I felt that there was a disconnect between Mandarin learners on the web. I thus created Social Mandarin as a social bookmarking site where people can share online Mandarin resources with each other, find the resources that I took almost two years to amass. Eventually Social Mandarin should be the first site you visit when you are looking online Mandarin learners and online resources.

Development

I haven’t got much web development knowledge, but I’ve always been a tinkerer: using existing platforms and scripts and reverse engineering and adjusting them to suit my needs. Thus, I used Drupal with the Drigg module, that turns Drupal into a Digg-style site. It took me quite some time get everything up and working. I made some minimal changes to the design as well.

I had some problems with spam early on, but I’ve managed to get two moderators to help me and I’ve also since then installed captcha forms and various other protection systems. I’m however still sitting with a trackback problem, which needs to send a trackback/pingback to blogs if a story is posted. Alas, Drigg support has been dropped and most of the solutions I tried have not been working. Will have to look into it later.

Progress and Lurkers

Social Mandarin has been received quite well since its inception in March 2010. It has grown steadily since then. However, although there seems to be interest in the site, most of them are lurkers, only utilizing the content and not posting their own or other links. This, has lead me to post the majority of the almost 200 stories/links currently on the site. There are some other active users, but they are only a handful. I need to figure out how to provide a better incentive for users to post links, besides self-promotion. Alas, I don’t mind posting most of the content for now.

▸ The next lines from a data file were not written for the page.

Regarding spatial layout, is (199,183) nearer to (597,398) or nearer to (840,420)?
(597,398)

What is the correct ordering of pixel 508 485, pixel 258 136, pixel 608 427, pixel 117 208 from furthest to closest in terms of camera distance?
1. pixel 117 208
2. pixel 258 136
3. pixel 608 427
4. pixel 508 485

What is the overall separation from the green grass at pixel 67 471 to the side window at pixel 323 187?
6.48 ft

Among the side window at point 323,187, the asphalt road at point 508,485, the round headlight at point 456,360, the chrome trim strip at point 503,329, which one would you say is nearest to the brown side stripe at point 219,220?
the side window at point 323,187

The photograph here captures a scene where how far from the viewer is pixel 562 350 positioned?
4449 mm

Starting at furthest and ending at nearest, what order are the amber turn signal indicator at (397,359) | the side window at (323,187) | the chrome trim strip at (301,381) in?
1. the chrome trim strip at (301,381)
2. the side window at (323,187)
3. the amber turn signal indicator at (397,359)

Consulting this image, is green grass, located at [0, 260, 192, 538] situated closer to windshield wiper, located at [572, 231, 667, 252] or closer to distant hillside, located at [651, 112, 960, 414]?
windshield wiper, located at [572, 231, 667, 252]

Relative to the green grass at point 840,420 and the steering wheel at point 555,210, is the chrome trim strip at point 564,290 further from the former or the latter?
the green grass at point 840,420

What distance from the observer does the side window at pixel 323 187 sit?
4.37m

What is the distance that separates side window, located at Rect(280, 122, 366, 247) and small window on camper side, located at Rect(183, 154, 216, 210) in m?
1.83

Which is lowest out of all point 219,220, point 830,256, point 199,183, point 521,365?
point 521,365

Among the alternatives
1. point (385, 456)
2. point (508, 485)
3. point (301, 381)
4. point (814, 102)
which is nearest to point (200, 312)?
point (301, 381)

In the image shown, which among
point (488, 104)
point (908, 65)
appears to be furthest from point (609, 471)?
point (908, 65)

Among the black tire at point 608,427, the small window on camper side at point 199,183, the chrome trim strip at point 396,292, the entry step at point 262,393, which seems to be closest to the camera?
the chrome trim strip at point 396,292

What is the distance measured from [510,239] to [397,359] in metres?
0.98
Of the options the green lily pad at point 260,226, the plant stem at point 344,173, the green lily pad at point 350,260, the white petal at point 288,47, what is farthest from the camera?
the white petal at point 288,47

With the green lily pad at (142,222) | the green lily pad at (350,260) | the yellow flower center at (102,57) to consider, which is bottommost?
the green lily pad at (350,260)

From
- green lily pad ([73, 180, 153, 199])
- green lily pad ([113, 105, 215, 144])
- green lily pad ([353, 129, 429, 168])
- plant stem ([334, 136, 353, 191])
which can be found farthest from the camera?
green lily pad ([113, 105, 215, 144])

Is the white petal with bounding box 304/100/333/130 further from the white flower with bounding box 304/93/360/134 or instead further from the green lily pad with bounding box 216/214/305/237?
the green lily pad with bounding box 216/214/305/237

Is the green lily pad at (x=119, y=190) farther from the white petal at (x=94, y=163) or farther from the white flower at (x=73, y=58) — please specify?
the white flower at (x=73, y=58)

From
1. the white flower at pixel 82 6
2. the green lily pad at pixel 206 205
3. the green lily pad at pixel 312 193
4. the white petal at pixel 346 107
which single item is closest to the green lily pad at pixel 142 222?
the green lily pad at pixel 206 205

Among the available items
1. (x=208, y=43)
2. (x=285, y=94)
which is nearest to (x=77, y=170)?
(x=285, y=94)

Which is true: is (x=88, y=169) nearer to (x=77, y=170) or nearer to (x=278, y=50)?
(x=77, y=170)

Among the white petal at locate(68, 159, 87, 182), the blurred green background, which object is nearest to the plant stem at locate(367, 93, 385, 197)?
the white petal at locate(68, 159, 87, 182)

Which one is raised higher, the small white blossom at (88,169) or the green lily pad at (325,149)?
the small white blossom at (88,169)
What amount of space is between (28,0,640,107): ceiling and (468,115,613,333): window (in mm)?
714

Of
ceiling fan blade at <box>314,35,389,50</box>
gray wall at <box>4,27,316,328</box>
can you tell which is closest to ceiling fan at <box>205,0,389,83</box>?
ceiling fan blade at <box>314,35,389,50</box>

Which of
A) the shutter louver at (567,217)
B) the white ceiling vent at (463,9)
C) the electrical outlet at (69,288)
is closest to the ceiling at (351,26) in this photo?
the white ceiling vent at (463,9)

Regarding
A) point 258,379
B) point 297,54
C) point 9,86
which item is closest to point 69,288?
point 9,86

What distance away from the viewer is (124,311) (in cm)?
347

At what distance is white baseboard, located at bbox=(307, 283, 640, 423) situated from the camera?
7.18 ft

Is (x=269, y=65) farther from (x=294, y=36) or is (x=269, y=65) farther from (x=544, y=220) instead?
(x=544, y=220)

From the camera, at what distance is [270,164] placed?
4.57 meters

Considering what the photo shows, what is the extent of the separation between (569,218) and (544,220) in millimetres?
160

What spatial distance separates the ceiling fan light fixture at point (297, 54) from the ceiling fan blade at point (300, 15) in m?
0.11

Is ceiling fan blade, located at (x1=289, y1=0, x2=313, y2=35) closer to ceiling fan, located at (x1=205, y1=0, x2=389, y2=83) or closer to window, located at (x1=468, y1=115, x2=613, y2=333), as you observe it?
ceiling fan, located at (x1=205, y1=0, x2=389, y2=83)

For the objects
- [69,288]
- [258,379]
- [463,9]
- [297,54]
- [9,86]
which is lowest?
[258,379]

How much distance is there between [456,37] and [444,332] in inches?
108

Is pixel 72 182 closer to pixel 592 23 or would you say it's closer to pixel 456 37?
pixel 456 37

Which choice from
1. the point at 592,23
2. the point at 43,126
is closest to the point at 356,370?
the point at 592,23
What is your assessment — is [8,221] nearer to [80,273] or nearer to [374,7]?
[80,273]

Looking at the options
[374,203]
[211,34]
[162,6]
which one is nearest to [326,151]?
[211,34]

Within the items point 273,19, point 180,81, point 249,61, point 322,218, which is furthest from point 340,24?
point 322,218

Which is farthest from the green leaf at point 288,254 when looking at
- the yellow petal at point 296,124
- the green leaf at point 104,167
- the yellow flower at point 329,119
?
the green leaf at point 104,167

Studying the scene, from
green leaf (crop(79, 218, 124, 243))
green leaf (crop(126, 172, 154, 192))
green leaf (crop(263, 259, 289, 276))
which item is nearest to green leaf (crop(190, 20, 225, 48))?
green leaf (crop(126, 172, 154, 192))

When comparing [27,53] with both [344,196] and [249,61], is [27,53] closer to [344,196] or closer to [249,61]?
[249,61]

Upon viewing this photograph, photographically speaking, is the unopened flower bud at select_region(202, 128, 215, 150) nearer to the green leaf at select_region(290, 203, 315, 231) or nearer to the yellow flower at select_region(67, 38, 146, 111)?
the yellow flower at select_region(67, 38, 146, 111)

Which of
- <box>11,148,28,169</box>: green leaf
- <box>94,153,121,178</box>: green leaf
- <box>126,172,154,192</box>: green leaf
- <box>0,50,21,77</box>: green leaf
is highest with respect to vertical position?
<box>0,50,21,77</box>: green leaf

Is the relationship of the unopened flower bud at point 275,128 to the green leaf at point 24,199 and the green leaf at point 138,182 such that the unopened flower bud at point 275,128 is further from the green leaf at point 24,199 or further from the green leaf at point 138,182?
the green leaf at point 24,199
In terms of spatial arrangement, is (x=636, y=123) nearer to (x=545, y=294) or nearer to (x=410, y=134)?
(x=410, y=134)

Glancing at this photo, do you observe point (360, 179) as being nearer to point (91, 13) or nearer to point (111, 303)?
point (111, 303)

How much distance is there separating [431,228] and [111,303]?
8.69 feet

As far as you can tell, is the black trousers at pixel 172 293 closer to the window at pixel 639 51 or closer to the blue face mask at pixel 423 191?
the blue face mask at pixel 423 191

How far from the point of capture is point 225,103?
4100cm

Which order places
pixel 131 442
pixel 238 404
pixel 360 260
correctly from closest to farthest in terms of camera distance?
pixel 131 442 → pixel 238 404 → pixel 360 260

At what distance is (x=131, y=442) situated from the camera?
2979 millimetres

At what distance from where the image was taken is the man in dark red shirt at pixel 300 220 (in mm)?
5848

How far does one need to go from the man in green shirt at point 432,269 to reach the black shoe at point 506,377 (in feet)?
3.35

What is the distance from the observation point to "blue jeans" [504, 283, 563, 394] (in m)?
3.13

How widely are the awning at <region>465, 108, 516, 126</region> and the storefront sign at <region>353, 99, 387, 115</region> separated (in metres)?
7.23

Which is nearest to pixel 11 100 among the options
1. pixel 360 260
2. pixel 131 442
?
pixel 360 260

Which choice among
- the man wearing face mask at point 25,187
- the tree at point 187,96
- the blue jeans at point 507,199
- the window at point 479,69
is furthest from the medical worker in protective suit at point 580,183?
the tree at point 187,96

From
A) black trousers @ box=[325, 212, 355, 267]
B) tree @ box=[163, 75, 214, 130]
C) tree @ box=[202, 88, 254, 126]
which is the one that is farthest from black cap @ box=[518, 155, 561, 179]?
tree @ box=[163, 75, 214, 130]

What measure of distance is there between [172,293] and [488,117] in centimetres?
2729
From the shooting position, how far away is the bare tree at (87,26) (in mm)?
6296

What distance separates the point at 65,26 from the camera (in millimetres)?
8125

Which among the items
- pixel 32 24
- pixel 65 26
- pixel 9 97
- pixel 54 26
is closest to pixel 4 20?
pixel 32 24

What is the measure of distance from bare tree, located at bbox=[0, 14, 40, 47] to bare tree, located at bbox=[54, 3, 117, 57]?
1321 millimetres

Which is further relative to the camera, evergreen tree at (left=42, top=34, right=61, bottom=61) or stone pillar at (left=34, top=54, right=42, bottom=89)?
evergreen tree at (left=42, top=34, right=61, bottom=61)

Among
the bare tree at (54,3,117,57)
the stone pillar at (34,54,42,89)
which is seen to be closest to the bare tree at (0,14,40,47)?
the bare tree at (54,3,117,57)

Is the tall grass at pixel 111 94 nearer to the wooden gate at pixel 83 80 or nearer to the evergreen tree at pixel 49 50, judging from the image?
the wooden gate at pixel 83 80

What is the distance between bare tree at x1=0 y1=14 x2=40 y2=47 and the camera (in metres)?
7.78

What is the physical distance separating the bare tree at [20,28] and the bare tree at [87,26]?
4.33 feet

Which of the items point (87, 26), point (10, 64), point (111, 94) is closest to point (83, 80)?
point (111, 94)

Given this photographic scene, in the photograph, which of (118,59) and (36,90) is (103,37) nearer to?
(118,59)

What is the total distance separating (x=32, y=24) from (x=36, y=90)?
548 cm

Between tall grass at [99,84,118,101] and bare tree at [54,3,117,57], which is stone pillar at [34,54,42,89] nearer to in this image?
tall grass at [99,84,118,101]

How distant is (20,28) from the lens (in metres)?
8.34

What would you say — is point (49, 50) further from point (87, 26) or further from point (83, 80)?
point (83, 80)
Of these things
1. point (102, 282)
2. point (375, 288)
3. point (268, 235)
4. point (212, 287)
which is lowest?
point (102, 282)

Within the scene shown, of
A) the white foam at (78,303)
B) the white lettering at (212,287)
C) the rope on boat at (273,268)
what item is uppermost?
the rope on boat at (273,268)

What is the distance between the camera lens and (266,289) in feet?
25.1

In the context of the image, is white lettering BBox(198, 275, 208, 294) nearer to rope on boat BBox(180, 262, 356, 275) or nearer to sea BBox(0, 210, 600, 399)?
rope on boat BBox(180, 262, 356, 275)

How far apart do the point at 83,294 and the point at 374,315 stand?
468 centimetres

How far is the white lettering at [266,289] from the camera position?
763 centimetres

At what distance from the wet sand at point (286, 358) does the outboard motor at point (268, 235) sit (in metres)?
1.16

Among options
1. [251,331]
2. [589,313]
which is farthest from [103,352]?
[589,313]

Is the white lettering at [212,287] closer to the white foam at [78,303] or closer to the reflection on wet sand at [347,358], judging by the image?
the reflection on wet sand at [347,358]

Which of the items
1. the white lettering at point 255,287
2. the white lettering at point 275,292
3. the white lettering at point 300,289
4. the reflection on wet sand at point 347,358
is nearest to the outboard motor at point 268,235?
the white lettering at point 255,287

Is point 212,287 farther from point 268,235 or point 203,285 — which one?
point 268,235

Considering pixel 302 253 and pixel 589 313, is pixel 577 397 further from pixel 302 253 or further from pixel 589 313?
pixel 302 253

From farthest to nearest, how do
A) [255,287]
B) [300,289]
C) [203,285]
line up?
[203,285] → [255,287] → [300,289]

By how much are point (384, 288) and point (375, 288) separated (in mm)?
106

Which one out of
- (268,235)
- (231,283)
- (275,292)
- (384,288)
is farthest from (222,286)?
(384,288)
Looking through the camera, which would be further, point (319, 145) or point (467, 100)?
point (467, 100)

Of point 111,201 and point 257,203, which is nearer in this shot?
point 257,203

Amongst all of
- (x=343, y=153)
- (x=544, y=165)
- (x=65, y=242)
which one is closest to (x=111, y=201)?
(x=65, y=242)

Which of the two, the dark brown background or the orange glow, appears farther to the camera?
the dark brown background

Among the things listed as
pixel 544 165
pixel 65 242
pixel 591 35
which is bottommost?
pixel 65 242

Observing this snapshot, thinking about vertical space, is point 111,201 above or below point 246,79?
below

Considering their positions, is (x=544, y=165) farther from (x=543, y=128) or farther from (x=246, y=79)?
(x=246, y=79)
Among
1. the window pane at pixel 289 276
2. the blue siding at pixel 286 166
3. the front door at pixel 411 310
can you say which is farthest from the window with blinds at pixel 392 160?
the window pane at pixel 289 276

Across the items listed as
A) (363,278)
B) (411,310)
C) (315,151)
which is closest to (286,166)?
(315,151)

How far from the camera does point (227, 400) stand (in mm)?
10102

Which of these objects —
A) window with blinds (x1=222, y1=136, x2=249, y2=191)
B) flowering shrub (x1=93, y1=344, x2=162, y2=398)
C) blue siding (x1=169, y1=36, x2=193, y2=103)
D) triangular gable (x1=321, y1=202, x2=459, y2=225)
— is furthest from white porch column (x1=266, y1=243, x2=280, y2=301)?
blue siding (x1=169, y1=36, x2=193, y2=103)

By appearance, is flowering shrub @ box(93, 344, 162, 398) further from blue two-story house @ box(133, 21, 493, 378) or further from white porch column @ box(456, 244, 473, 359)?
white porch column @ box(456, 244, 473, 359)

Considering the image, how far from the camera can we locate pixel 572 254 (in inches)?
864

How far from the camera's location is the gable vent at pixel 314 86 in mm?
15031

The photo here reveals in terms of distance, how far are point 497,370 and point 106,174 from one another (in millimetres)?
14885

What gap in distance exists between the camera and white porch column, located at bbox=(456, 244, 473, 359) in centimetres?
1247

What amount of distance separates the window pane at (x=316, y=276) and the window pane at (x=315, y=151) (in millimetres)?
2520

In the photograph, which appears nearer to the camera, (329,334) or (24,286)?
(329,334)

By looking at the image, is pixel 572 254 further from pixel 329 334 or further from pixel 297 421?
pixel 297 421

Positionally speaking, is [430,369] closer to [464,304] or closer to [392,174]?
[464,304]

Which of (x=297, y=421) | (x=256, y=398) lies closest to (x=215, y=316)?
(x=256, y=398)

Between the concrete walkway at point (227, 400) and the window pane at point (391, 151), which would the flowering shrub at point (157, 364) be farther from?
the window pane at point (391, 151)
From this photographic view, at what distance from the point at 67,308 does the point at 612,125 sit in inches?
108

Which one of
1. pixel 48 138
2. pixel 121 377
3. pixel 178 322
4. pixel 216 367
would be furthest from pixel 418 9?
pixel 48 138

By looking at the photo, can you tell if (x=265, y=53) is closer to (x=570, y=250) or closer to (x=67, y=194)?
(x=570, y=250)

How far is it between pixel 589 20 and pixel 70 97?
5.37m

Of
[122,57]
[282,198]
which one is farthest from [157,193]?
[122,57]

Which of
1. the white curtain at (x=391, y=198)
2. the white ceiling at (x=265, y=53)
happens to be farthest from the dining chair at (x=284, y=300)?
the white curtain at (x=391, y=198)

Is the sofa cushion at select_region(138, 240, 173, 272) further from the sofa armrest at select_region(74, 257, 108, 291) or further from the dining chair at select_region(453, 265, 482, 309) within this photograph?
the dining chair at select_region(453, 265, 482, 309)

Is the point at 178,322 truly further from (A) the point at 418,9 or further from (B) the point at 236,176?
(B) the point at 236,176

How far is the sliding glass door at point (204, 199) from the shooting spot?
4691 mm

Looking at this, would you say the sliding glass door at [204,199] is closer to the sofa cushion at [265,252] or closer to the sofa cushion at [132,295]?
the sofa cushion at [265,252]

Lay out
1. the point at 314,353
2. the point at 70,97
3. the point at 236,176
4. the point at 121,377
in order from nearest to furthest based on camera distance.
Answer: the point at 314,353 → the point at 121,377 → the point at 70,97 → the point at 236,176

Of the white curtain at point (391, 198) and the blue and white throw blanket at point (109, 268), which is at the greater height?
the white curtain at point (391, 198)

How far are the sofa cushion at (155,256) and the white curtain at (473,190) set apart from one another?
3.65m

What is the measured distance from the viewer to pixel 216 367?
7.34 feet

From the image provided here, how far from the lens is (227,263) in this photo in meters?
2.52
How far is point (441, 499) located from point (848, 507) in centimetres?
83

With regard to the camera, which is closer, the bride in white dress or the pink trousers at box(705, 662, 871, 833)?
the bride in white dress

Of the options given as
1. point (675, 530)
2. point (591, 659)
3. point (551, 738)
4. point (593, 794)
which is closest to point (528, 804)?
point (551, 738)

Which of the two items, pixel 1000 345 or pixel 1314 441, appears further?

Marketing and Monetization

I have experimented a lot with social media marketing via Social Mandarin. I currently have a Twitter account for it, posting the latest articles. I got most of the followers via blogs posting my service and me following users who tweet about Chinese and Mandarin. I set up a search stream in my preferred Twitter app, Hootsuite to track people talking about it, and if someone says something relevant as I go through it I follow them. This is not an auto-follow script.

I have also put up two Facebook ad runs for the Facebook page. In the end I got about 130 new fans/likes within two weeks altogether. I opted for social media ads, because this gives me recurring traffic due to the users seeing new articles being posted to the page every time. Also, like the site suggests, this gives me the ability to interact with the users.

I’ve also experimented a lot with ad positions on the site. Currently, Social Mandarin has the highest CTR of all my web projects. It unfortunately is still a small amount of money and still needs to gain a pagerank, but once it does, it will surely pick up a lot more traffic.

The Future

Currently, the site is gaining momentum and I’m waiting for it to pick up on some Google juice. I’m also looking into redesigning the site. I think this site, as long as people post links, me included, will grow no matter what happens as it works on sharing. I’ve also got some ideas to enhance the social aspects of the site, to get users to interact with each other. One of these were the blog features, where users can have their own blogs on the site. However, more incentive needs to be provided and that’s where my brainstorming needs to go.